+++ Records provided
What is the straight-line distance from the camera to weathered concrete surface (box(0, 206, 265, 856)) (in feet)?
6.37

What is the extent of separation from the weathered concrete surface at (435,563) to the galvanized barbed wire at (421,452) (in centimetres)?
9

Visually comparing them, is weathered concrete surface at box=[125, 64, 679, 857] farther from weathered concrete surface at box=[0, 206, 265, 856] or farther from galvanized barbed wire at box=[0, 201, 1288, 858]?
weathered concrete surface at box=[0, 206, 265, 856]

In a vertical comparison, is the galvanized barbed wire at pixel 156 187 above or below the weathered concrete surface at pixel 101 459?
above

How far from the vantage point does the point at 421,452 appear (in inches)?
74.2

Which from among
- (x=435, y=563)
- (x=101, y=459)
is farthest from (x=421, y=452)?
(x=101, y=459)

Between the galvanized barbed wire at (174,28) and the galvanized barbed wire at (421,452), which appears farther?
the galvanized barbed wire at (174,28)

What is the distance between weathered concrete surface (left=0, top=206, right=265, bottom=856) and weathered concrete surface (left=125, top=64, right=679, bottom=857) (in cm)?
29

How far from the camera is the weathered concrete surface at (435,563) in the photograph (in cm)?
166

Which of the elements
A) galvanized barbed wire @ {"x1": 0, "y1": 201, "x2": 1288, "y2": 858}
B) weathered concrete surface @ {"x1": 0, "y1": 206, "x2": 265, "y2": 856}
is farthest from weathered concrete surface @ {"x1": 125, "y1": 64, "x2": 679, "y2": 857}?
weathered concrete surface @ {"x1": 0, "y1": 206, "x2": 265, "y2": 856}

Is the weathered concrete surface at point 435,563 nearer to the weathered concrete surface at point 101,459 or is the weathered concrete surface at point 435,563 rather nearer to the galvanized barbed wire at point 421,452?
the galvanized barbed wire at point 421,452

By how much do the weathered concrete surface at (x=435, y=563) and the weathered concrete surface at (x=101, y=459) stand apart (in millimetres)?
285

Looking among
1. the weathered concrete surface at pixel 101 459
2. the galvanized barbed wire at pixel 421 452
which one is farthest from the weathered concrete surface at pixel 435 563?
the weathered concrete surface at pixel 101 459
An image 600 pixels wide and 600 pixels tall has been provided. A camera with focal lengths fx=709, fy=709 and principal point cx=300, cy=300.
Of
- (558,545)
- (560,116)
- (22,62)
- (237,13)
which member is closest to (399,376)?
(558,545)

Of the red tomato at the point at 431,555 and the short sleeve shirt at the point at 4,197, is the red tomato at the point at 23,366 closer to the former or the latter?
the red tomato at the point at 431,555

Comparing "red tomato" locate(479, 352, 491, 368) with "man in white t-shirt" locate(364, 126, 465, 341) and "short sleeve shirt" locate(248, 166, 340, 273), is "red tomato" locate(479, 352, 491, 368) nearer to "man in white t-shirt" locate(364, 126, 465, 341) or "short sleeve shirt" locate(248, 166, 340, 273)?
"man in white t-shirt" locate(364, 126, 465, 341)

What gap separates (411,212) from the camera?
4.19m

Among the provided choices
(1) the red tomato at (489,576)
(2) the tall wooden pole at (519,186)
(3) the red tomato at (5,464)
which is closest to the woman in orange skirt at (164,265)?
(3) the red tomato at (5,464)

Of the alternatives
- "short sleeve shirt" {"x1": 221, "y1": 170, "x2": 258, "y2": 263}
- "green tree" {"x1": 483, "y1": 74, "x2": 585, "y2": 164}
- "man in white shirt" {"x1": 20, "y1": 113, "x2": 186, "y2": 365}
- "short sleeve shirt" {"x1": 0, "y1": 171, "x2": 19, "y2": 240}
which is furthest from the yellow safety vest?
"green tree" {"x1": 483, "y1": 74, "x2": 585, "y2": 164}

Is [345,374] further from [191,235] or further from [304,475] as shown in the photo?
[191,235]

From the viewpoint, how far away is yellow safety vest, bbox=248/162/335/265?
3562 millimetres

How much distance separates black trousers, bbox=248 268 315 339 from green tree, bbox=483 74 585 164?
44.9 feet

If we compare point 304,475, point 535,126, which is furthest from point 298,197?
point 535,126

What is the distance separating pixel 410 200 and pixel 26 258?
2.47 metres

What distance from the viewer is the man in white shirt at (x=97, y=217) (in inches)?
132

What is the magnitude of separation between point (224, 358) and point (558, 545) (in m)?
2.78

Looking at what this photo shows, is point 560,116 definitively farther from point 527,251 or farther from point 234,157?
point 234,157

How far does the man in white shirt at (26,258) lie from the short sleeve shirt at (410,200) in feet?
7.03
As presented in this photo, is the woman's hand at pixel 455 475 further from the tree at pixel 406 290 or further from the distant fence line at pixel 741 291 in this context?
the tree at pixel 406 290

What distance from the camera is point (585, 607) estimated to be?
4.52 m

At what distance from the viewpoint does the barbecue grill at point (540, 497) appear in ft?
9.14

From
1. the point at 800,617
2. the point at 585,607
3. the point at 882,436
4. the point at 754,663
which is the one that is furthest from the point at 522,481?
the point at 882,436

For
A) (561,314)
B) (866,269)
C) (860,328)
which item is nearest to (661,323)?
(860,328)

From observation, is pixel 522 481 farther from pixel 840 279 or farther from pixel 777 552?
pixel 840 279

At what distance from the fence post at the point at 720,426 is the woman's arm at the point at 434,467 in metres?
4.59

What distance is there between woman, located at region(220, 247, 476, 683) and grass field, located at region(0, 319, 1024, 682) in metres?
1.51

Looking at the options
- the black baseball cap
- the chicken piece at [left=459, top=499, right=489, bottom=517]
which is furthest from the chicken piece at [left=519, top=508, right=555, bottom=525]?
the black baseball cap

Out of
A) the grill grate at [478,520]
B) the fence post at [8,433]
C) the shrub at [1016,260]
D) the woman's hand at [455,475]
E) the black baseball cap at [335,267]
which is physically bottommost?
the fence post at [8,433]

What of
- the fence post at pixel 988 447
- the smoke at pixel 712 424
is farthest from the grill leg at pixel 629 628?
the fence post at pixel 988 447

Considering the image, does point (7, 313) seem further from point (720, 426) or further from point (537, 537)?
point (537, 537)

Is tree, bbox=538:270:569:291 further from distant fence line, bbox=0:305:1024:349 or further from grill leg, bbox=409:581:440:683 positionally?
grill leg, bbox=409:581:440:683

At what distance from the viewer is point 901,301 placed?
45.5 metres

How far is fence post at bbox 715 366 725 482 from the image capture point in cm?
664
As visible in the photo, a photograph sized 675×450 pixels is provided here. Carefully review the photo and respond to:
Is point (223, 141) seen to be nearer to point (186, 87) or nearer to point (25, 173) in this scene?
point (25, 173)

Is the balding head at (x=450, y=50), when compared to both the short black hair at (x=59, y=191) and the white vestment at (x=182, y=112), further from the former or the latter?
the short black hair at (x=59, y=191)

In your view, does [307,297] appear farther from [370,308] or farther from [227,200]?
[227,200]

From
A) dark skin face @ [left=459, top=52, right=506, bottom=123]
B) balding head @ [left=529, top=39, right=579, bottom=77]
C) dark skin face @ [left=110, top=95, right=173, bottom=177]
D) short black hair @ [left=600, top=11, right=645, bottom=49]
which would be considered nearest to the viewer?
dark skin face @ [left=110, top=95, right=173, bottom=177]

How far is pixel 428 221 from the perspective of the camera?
++++++
Given instruction:
Extract the data exactly as given.

The output:
What is the straight-line distance from the camera to weathered concrete surface (box(0, 206, 265, 856)) (in feet)?
6.37

What is the extent of separation from the weathered concrete surface at (435,563) to the galvanized barbed wire at (421,452) (in centimetres)?
9

Visually comparing them, is weathered concrete surface at box=[125, 64, 679, 857] farther from weathered concrete surface at box=[0, 206, 265, 856] or farther from galvanized barbed wire at box=[0, 201, 1288, 858]?
weathered concrete surface at box=[0, 206, 265, 856]

In a vertical comparison, is the galvanized barbed wire at pixel 156 187 above or below the weathered concrete surface at pixel 101 459?
above

How far from the vantage point does the point at 421,452 appear (in inches)?
74.2

Which from among
- (x=435, y=563)
- (x=101, y=459)
is farthest from (x=421, y=452)?
(x=101, y=459)

Between the galvanized barbed wire at (174,28) and the galvanized barbed wire at (421,452), which appears farther?
the galvanized barbed wire at (174,28)

What is the distance between weathered concrete surface (left=0, top=206, right=265, bottom=856) and weathered concrete surface (left=125, top=64, right=679, bottom=857) (in cm)?
29

How far from the camera is the weathered concrete surface at (435,563) in the photograph (in cm)?
166

Which of the elements
A) galvanized barbed wire @ {"x1": 0, "y1": 201, "x2": 1288, "y2": 858}
B) weathered concrete surface @ {"x1": 0, "y1": 206, "x2": 265, "y2": 856}
is farthest from weathered concrete surface @ {"x1": 125, "y1": 64, "x2": 679, "y2": 857}?
weathered concrete surface @ {"x1": 0, "y1": 206, "x2": 265, "y2": 856}

Is the weathered concrete surface at point 435,563 nearer to the weathered concrete surface at point 101,459 or is the weathered concrete surface at point 435,563 rather nearer to the galvanized barbed wire at point 421,452?
the galvanized barbed wire at point 421,452

By how much do the weathered concrete surface at (x=435, y=563) and the weathered concrete surface at (x=101, y=459) stand apart (in millimetres)?
285

Looking among
1. the weathered concrete surface at pixel 101 459
2. the galvanized barbed wire at pixel 421 452
which one is farthest from the weathered concrete surface at pixel 435 563?
the weathered concrete surface at pixel 101 459
An image 600 pixels wide and 600 pixels tall has been provided. A camera with focal lengths fx=709, fy=709 and principal point cx=300, cy=300.
Of
- (558,545)
- (560,116)
- (22,62)
- (237,13)
which member is closest to (399,376)?
(558,545)

Of the red tomato at the point at 431,555 and the short sleeve shirt at the point at 4,197, is the red tomato at the point at 23,366 closer to the former or the latter?
the red tomato at the point at 431,555

Comparing "red tomato" locate(479, 352, 491, 368) with "man in white t-shirt" locate(364, 126, 465, 341) and "short sleeve shirt" locate(248, 166, 340, 273), is "red tomato" locate(479, 352, 491, 368) nearer to "man in white t-shirt" locate(364, 126, 465, 341) or "short sleeve shirt" locate(248, 166, 340, 273)?
"man in white t-shirt" locate(364, 126, 465, 341)

What gap separates (411,212) from the camera?
4.19m

Among the provided choices
(1) the red tomato at (489,576)
(2) the tall wooden pole at (519,186)
(3) the red tomato at (5,464)
which is closest to the woman in orange skirt at (164,265)?
(3) the red tomato at (5,464)

Of the alternatives
- "short sleeve shirt" {"x1": 221, "y1": 170, "x2": 258, "y2": 263}
- "green tree" {"x1": 483, "y1": 74, "x2": 585, "y2": 164}
- "man in white shirt" {"x1": 20, "y1": 113, "x2": 186, "y2": 365}
- "short sleeve shirt" {"x1": 0, "y1": 171, "x2": 19, "y2": 240}
which is furthest from the yellow safety vest?
"green tree" {"x1": 483, "y1": 74, "x2": 585, "y2": 164}

Is [345,374] further from [191,235] or further from [304,475] as shown in the photo?
[191,235]

From the viewpoint, how far away is yellow safety vest, bbox=248/162/335/265?
3562 millimetres

How much distance separates black trousers, bbox=248 268 315 339 from green tree, bbox=483 74 585 164?
44.9 feet

If we compare point 304,475, point 535,126, which is furthest from point 298,197?
point 535,126

What is the distance separating pixel 410 200 and pixel 26 258?
2.47 metres

What distance from the viewer is the man in white shirt at (x=97, y=217) (in inches)?
132

What is the magnitude of separation between point (224, 358) and point (558, 545) (in m)?
2.78

Looking at what this photo shows, is point 560,116 definitively farther from point 527,251 or farther from point 234,157?
point 234,157

How far does the man in white shirt at (26,258) lie from the short sleeve shirt at (410,200) in feet?
7.03
As presented in this photo, is the woman's hand at pixel 455 475 further from the tree at pixel 406 290 or further from the distant fence line at pixel 741 291 in this context?
the tree at pixel 406 290

What distance from the camera is point (585, 607) estimated to be?
4.52 m

At what distance from the viewpoint does the barbecue grill at point (540, 497) appear in ft?
9.14

From
1. the point at 800,617
2. the point at 585,607
3. the point at 882,436
4. the point at 754,663
which is the one that is furthest from the point at 522,481?
the point at 882,436

For
A) (561,314)
B) (866,269)
C) (860,328)
which item is nearest to (661,323)?
(860,328)

From observation, is pixel 522 481 farther from pixel 840 279 or farther from pixel 777 552?
pixel 840 279

At what distance from the fence post at the point at 720,426 is the woman's arm at the point at 434,467 in metres?
4.59

What distance is there between woman, located at region(220, 247, 476, 683) and grass field, located at region(0, 319, 1024, 682) in metres?
1.51

Looking at the options
- the black baseball cap
- the chicken piece at [left=459, top=499, right=489, bottom=517]
which is furthest from the chicken piece at [left=519, top=508, right=555, bottom=525]?
the black baseball cap

Out of
A) the grill grate at [478,520]
B) the fence post at [8,433]
C) the shrub at [1016,260]
D) the woman's hand at [455,475]
E) the black baseball cap at [335,267]
which is physically bottommost?
the fence post at [8,433]

What of
- the fence post at pixel 988 447
- the smoke at pixel 712 424
is farthest from the grill leg at pixel 629 628?
the fence post at pixel 988 447

Considering the image, does point (7, 313) seem further from point (720, 426) or further from point (537, 537)?
point (537, 537)

Is tree, bbox=538:270:569:291 further from distant fence line, bbox=0:305:1024:349 or further from grill leg, bbox=409:581:440:683 positionally?
grill leg, bbox=409:581:440:683

At what distance from the viewer is point 901,301 placed?
45.5 metres

How far is fence post at bbox 715 366 725 482 from the image capture point in cm?
664
As visible in the photo, a photograph sized 675×450 pixels is provided here. Carefully review the photo and respond to:
Is point (223, 141) seen to be nearer to point (186, 87) or nearer to point (25, 173) in this scene?
point (25, 173)

Is the balding head at (x=450, y=50), when compared to both the short black hair at (x=59, y=191) and the white vestment at (x=182, y=112), further from the former or the latter?
the short black hair at (x=59, y=191)

In your view, does [307,297] appear farther from [370,308] or farther from [227,200]?
[227,200]

From
A) dark skin face @ [left=459, top=52, right=506, bottom=123]
B) balding head @ [left=529, top=39, right=579, bottom=77]
C) dark skin face @ [left=110, top=95, right=173, bottom=177]
D) short black hair @ [left=600, top=11, right=645, bottom=49]
which would be considered nearest to the viewer?
dark skin face @ [left=110, top=95, right=173, bottom=177]

How far is pixel 428 221 from the perspective of the camera?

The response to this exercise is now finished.